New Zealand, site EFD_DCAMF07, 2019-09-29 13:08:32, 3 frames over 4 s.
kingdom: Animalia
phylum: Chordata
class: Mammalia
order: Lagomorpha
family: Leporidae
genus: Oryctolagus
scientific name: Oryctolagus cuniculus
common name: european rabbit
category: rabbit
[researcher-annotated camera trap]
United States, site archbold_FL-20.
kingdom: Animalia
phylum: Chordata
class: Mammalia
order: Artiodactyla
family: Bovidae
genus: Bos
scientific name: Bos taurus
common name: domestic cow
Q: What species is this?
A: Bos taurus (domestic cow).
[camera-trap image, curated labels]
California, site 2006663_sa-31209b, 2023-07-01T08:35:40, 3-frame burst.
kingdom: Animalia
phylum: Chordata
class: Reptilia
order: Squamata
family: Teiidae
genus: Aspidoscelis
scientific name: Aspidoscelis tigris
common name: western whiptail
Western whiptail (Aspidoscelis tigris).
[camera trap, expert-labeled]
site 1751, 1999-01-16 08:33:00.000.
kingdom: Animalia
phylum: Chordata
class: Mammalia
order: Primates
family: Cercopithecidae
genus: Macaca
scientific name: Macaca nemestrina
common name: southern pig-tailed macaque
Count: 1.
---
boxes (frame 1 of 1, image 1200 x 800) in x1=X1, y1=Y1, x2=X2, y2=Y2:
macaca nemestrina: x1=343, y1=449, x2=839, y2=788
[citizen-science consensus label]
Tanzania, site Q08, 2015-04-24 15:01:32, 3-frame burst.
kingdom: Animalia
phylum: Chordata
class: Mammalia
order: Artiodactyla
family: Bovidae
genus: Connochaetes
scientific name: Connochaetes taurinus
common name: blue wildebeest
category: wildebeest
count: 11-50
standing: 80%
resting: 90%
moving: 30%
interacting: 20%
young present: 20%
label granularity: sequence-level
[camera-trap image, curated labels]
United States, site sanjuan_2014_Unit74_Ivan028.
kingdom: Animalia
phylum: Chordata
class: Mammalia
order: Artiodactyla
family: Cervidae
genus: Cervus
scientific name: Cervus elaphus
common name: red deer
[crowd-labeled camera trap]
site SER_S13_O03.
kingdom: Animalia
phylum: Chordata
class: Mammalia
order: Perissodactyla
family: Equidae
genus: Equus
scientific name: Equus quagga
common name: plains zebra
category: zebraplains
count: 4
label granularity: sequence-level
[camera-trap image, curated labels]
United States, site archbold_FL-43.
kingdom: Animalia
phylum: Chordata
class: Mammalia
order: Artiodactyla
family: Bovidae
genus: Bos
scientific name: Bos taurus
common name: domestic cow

▬▬▬▬▬▬▬▬▬▬

Would you copy, unchanged, the stretch of the records above that begins at the line containing "class: Reptilia" and ends at the line containing "moving: 30%", and only that?

WRITTEN SOLUTION
class: Reptilia
order: Squamata
family: Teiidae
genus: Aspidoscelis
scientific name: Aspidoscelis tigris
common name: western whiptail
Western whiptail (Aspidoscelis tigris).
[camera trap, expert-labeled]
site 1751, 1999-01-16 08:33:00.000.
kingdom: Animalia
phylum: Chordata
class: Mammalia
order: Primates
family: Cercopithecidae
genus: Macaca
scientific name: Macaca nemestrina
common name: southern pig-tailed macaque
Count: 1.
---
boxes (frame 1 of 1, image 1200 x 800) in x1=X1, y1=Y1, x2=X2, y2=Y2:
macaca nemestrina: x1=343, y1=449, x2=839, y2=788
[citizen-science consensus label]
Tanzania, site Q08, 2015-04-24 15:01:32, 3-frame burst.
kingdom: Animalia
phylum: Chordata
class: Mammalia
order: Artiodactyla
family: Bovidae
genus: Connochaetes
scientific name: Connochaetes taurinus
common name: blue wildebeest
category: wildebeest
count: 11-50
standing: 80%
resting: 90%
moving: 30%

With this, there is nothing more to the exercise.